A pesquisa ouviu apenas trabalhadores domésticos que negociam diretamente com seus patrões, obtendo seu emprego através de indicações ou anúncios de classificados. Dados do Censo indicam que existem entre 700 mil e 800 mil empregados com estas condições nos EUA. Mais difícil, entretanto, é precisar quantos trabalham para agências de empregos, afirma a pesquisadora.

Se o entendimento deste setor ainda é fracionado nos EUA, igualmente é o trabalho das entidades trabalhistas para mudar a legislação.

Em nível federal, elas consideram que seria muito difícil avançar projetos no Congresso, relutante em reforçar proteções trabalhistas por medo de ferir o "livre mercado" e avesso a passar medidas que favoreçam os imigrantes ilegais.

A solução tem sido lutar para incluir a categoria nas legislações estaduais – Estado por Estado. Depois de mais de meia década de pressão, Nova York foi o primeiro a assinar uma legislação específica de proteção para trabalhadores domésticos.

Um projeto semelhante chegou a ser aprovado no Legislativo da Califórnia, mas o governador Jerry Brown vetou a legislação em outubro passado. Em 2011, a Organização Internacional do Trabalho (OIT) aprovou uma convenção sobre os direitos dos trabalhadores domésticos, a fim de beneficiar os 53 milhões de empregados nestas atividades em todo o mundo.

A convenção 189 estabelece a igualdade em relação a outras profissões e determina que os países que adotem o acordo definam direitos mínimos, como regulamentação por contrato, horas, intervalos, férias e contribuições. O primeiro país a ratificar a convenção foi o Uruguai, em abril deste ano. O Brasil ainda não o fez.
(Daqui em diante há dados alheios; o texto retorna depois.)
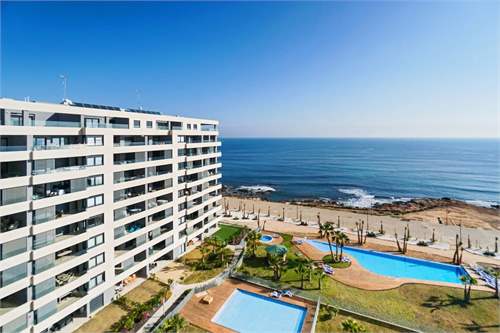 # 30221743 - £358,906 - 3 Bed Apartment, Torrevieja, Province of Alicante, Valencian Community, Spain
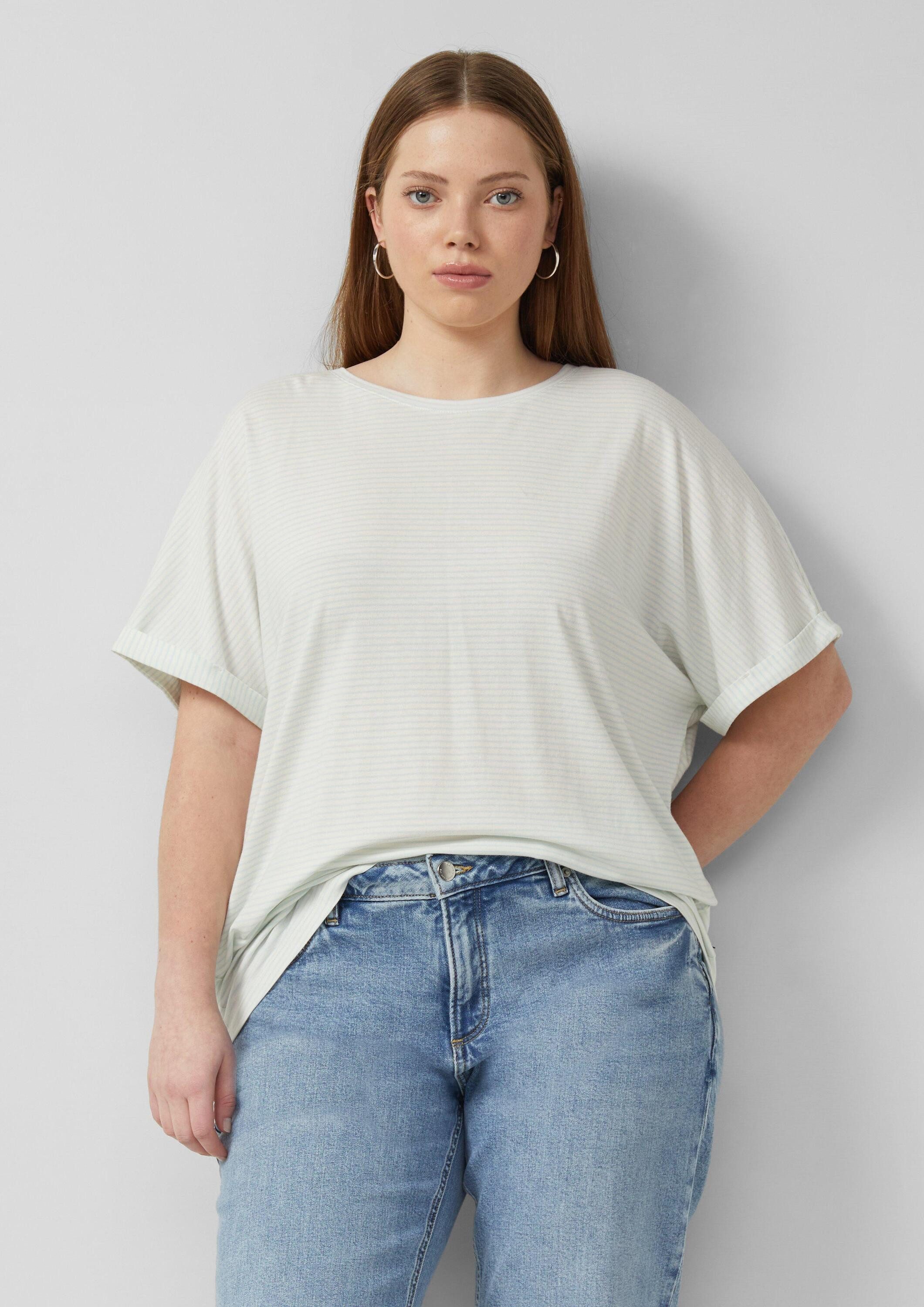 Kurzarmshirt T-Shirt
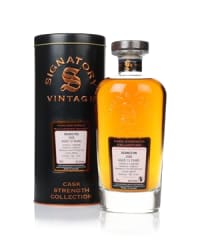 Deanston 13 Year Old 2008 - Cask Strength Collection (Signatory)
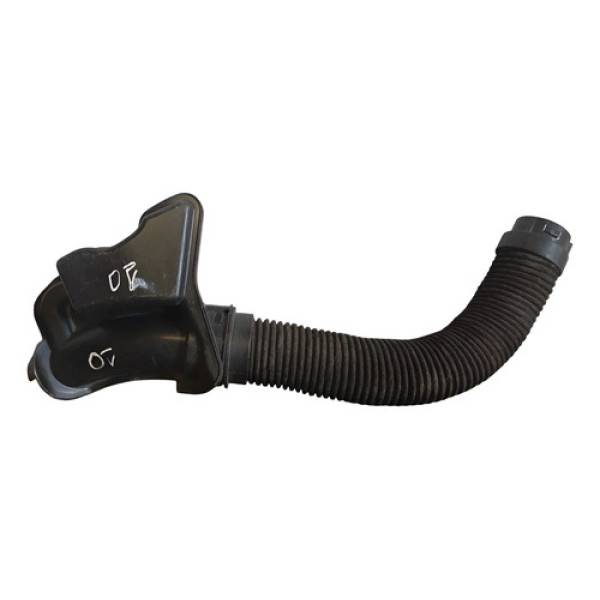 Mangueira Duto Caixa Filtro Ar Argo 2018 A 2021 1225730501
"Existem regulamentações: se você trabalha quatro horas para alguém, precisa de um intervalo para o almoço. Outras profissões são cobertas por essa legislação. Se trabalha mais de oito horas por dia, precisa ganhar hora extra", diz Linda Burnham. "Muitos empregadores querem fazer as coisas corretamente, e uma parte do nosso trabalho também é educá-los. Mesmo que tenham diaristas que venham um ou dois dias por semana, se é uma relação contínua, de 52 semanas por ano, eles precisam pagar os impostos e as contribuições."

"São direitos que no século 21 os empregadores teriam de entender e garantir. Mas não é sempre o caso. Às vezes ouço histórias e penso, isso não é possível. Mas é."